▼
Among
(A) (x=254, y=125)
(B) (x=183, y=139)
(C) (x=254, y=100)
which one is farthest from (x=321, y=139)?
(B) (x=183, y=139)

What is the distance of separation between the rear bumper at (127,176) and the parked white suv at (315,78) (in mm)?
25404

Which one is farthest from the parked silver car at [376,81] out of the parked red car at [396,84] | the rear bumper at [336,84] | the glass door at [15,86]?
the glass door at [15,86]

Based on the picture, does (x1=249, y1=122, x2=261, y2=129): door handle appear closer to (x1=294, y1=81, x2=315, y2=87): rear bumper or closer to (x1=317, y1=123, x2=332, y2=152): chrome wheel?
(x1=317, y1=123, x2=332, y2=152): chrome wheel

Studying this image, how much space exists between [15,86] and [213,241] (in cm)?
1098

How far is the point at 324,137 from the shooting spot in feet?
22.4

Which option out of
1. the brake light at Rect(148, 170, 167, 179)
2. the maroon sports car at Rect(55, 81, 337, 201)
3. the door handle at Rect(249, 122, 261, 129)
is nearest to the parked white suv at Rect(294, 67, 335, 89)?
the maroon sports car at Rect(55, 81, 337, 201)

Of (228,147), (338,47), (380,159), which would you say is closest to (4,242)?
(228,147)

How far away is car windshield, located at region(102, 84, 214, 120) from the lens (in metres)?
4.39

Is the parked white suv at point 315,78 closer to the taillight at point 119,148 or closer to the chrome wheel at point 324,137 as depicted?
▲
Requirements » Swap "rear bumper" for "back bumper" everywhere it occurs in all of the lines above, and write the lines out again with nothing else changed.

Response »
Among
(A) (x=254, y=125)
(B) (x=183, y=139)
(C) (x=254, y=100)
which one is farthest from (x=321, y=139)?
(B) (x=183, y=139)

What is the distance of separation between the back bumper at (127,176) and the parked white suv at (315,78) (in mm)?
25404

Which one is farthest from the parked silver car at [376,81] out of the parked red car at [396,84] | the back bumper at [336,84] | the glass door at [15,86]?
the glass door at [15,86]

Based on the picture, does (x1=249, y1=122, x2=261, y2=129): door handle appear closer to (x1=294, y1=81, x2=315, y2=87): back bumper or closer to (x1=317, y1=123, x2=332, y2=152): chrome wheel?
(x1=317, y1=123, x2=332, y2=152): chrome wheel

Studying this image, how much space exists between [15,86] and [213,241] (in cm)?
1098

How far is the point at 324,137 from the shooting spot in feet?
22.4

Which option out of
1. the brake light at Rect(148, 170, 167, 179)
2. the maroon sports car at Rect(55, 81, 337, 201)
3. the door handle at Rect(249, 122, 261, 129)
is nearest to the parked white suv at Rect(294, 67, 335, 89)?
the maroon sports car at Rect(55, 81, 337, 201)

Of (228,147), (338,47), (380,159), which would you say is closest to (4,242)?
(228,147)

How far away is car windshield, located at region(102, 84, 214, 120) from the lens (in metres)?
4.39

Is the parked white suv at point 315,78 closer to the taillight at point 119,148 or closer to the chrome wheel at point 324,137 as depicted?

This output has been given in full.